Di komunitas SD Kanisius Girisonta ini, ilmu tentang alam bukan lagi sekadar teori. Anak-anak merasakan dan mengalami secara nyata relasi dengan alam ciptaaan Tuhan. Hubungan antara manusia dan lingkungannya tidak lagi sekadar deretan kalimat di buku cetak. Anak-anak belajar merasakan desir angin. Anak-anak mengamati tarian serangga kecil di balik dedaunan.
Anak-anak juga mengenali tanaman yang tumbuh bersahaja namun kaya manfaat. Mereka belajar dari pohon pisang yang tulus memberikan segalanya, mulai dari daun hingga buahnya. Mereka pun belajar dari tanaman lidah buaya yang hadir menyembuhkan luka dan memberikan kesejukan. Alam seolah berbisik kepada mereka bahwa kehidupan adalah sebuah jejaring yang saling menjaga.

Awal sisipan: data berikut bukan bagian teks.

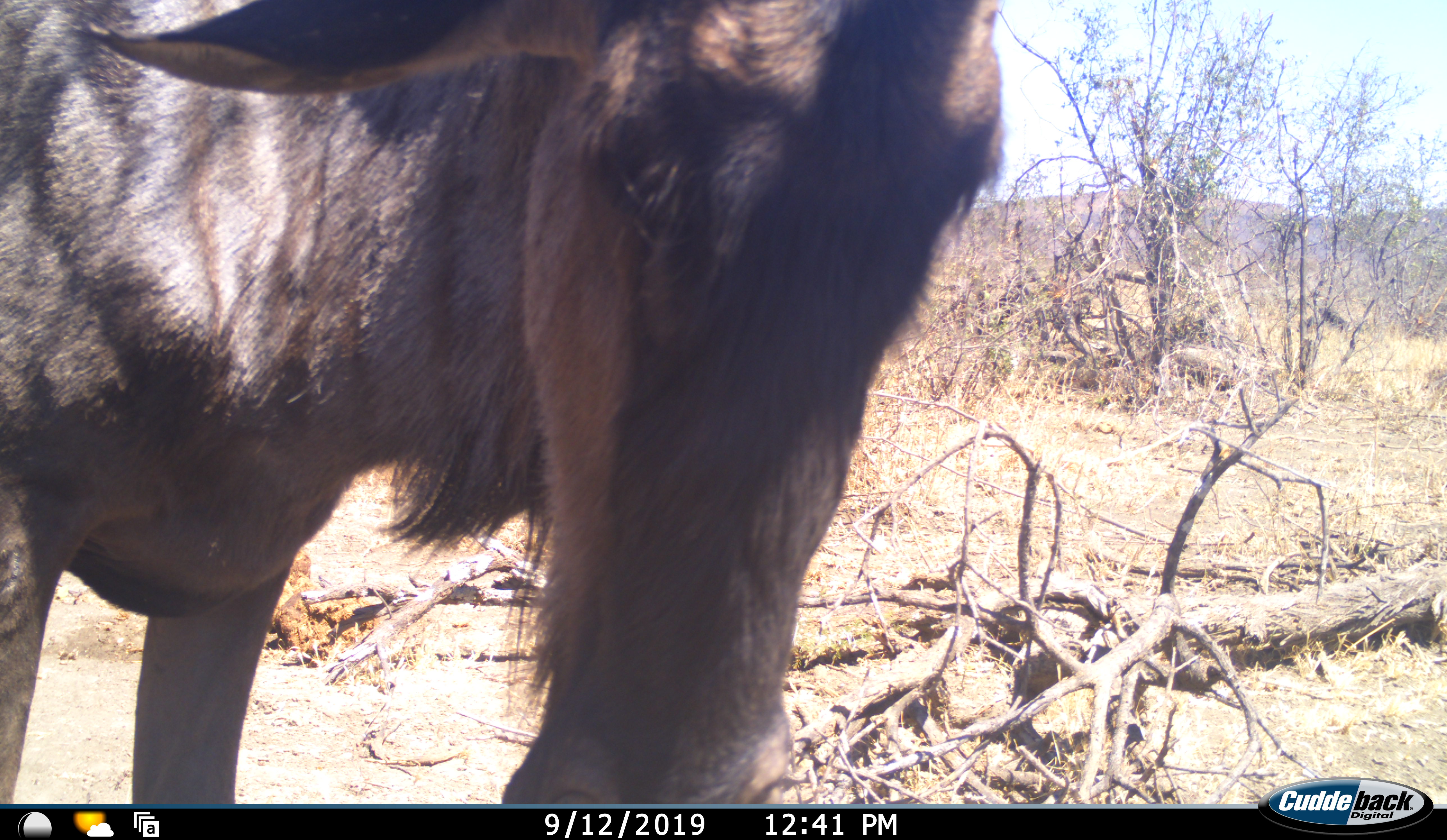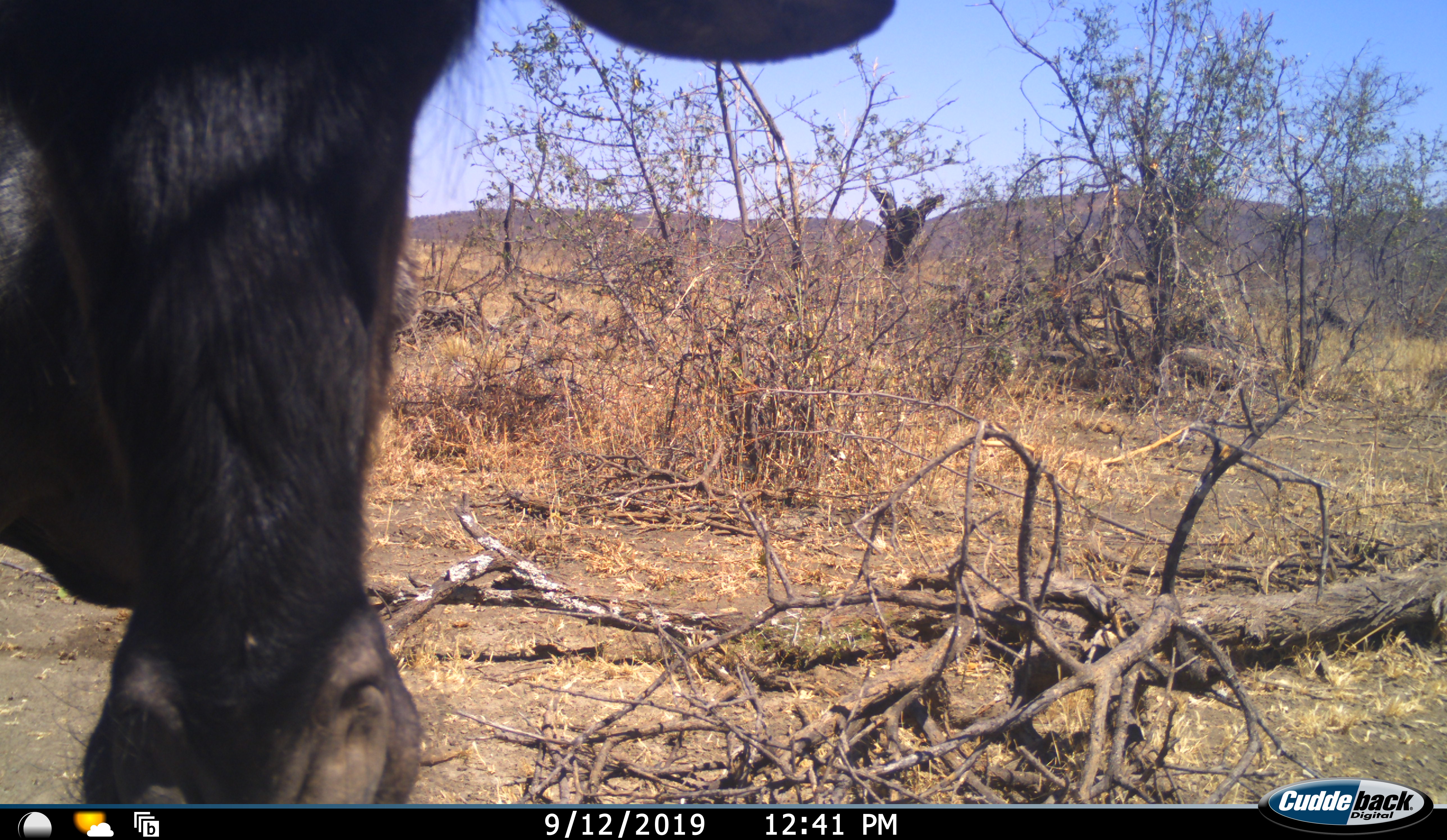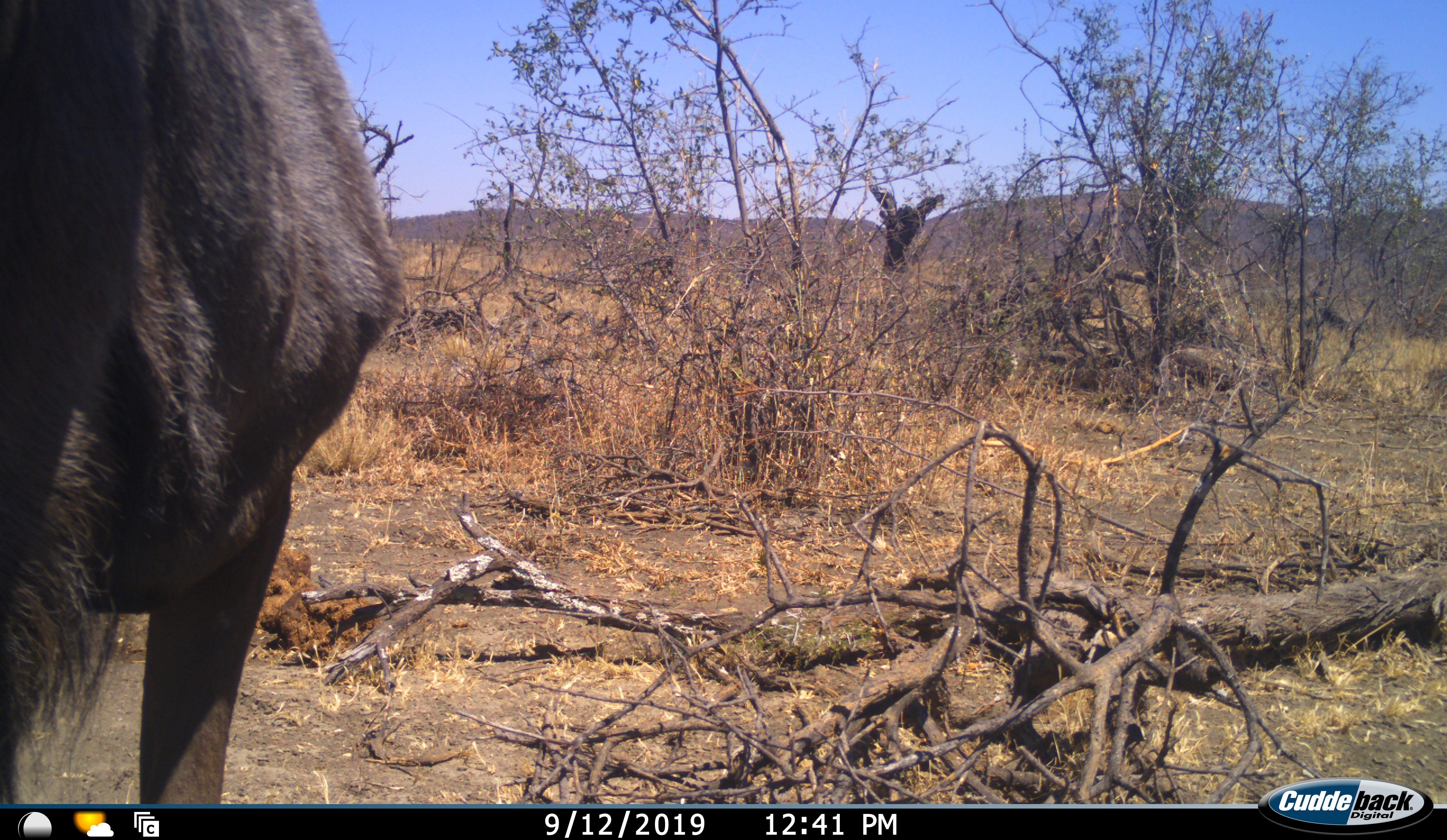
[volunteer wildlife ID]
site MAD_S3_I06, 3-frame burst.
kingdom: Animalia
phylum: Chordata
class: Mammalia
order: Artiodactyla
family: Bovidae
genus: Connochaetes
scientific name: Connochaetes taurinus taurinus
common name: blue wildebeest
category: wildebeestblue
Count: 1.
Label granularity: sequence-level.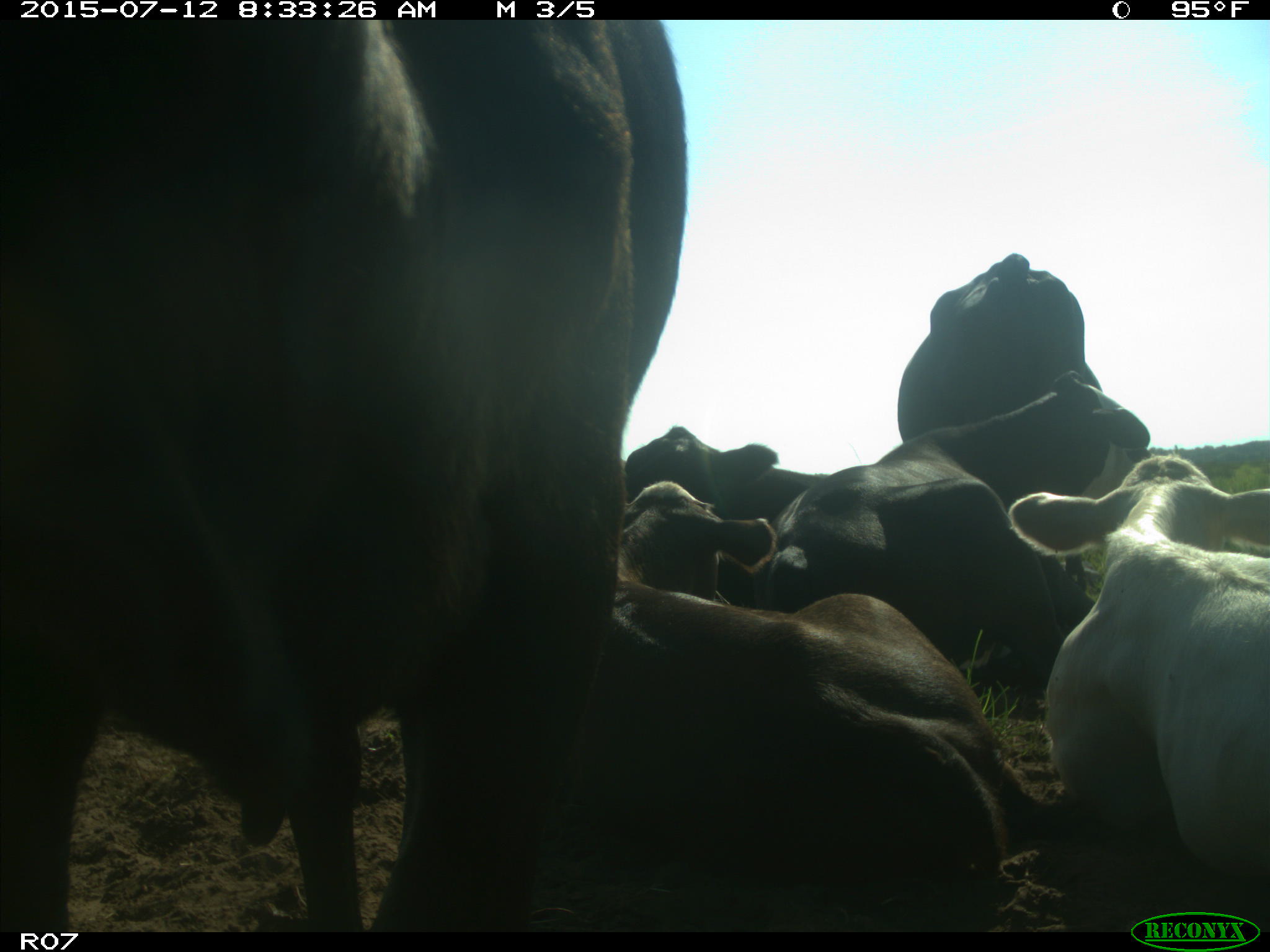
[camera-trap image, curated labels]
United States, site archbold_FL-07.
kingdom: Animalia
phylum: Chordata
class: Mammalia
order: Artiodactyla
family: Bovidae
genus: Bos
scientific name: Bos taurus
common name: domestic cow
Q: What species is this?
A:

Puncak dari pembelajaran ini adalah kegiatan berefleksi. Di taman yang asri itu, setiap anak diminta mencari satu benda alam yang melambangkan diri mereka sendiri. Momen ini menjadi dialog sunyi yang puitis antara anak dan jiwanya.
Ada yang memungut batu yang keras sebagai simbol keteguhan hati. Ada yang memilih bunga yang mulai mekar sebagai lambang harapan yang tumbuh. Lalu mereka mempresentasikan pilihan tersebut di hadapan Bruder Hadi dan teman-temannya. Di momen inilah mereka sebenarnya sedang merajut jati diri, melatih keberanian berbicara, dan memupuk kerendahan hati untuk menerima tanggapan orang lain.
Kegiatan ini menitipkan satu pesan kuat: bahwa belajar yang paling bermakna adalah saat hati merasa gembira. Melalui pengalaman nyata ini, rasa kagum terhadap ciptaan Tuhan bertransformasi menjadi sikap peduli yang tulus. Mereka belajar bahwa menjaga lingkungan dapat dilakukan dengan perbuatan sangat sederhana. Misalnya, tindakan tidak mengotori taman adalah salah satu bentuk tertinggi dari cinta kepada kehidupan. Di sini, guru hadir bukan sebagai penguasa kelas, melainkan pembimbing yang berjalan beriringan dengan rasa ingin tahu anak.
SD Kanisius Girisonta tetap terus membuktikan bahwa pendidikan karakter tidak harus selalu kaku. Dengan membiarkan anak-anak menyentuh tanah dan menatap langit, mereka tidak hanya dipersiapkan untuk lulus ujian sekolah. Anak-anak itu terutama dipersiapkan untuk mencintai dunia yang nantinya akan mereka jaga.
Pengalaman hari ini memberikan kepada anak-anak tabungan bekal abadi, bahwa seberat apa pun tantangan di masa depan, selalu ada ruang untuk tumbuh, bersyukur, serta kembali ke pelukan alam yang hangat dan penuh kasih.